As Jesus was nearing the end of his time with his friends (his disciples), he emphasized how important it is to love one another. He even washes their feet to demonstrate that even the Son of God will humble himself because he loves his friends. He teaches them what he means when he calls them friends, when he regards us as his friends, and not as servants. This is what Jesus our friend said,  

“I do not call you servants any longer, because the servant does not know what the master is doing, but I have called you friends, because I have made known to you everything that I have heard from my Father” 

The late Earl Palmer, an American Presbyterian pastor, taught from this passage. Palmer observed that Jesus regards us as his friend by virtue of the fact that Jesus allows us to be in the company of him and the heavenly Father as they have a conversation about the secrets of God’s heart. In other words, only to his friends will Jesus whisper the Father’s heart because to do so is to entrust the treasure of the One who loves him into our own heart. That by doing so, we are let into the heart of God. 

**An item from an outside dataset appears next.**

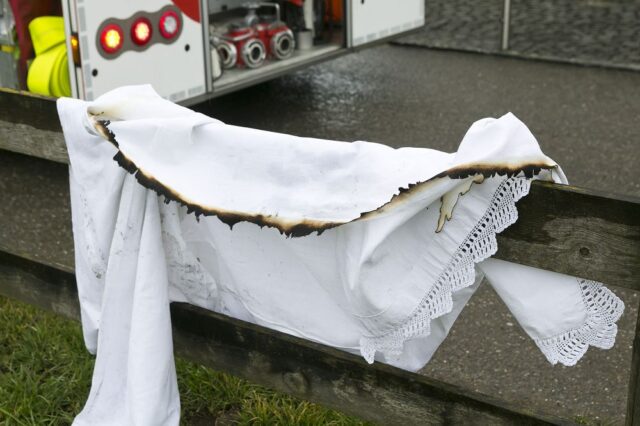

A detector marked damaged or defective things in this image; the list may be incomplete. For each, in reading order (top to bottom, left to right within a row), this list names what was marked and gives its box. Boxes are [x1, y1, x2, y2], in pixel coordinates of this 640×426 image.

burned white cloth [57, 85, 624, 426]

It’s that quality of friendship that is most needed more than ever. It’s the God-shaped heart that takes the risk to love and be loved. It’s the kind where you can whisper to your friend the sacred longings, hopes, dreams, and fears of your heart. It’s, likewise, receiving from your friend the same: being entrusted with the treasure of their heart. And it’s also experiencing joy and delight in being with each other, even through online technology, whether it be for a 15-minute coffee or for a whole day at the tennis courts or sharing corny jokes that no one else appreciates but they do.  

Friendships are gifts of God and gifts from God. The ability to open up our hearts and lives to others is a gift of and from God as well. In doing so, we reflect a bit on what Jesus shows us what love is about, what it takes to love, and what it means to be loved.  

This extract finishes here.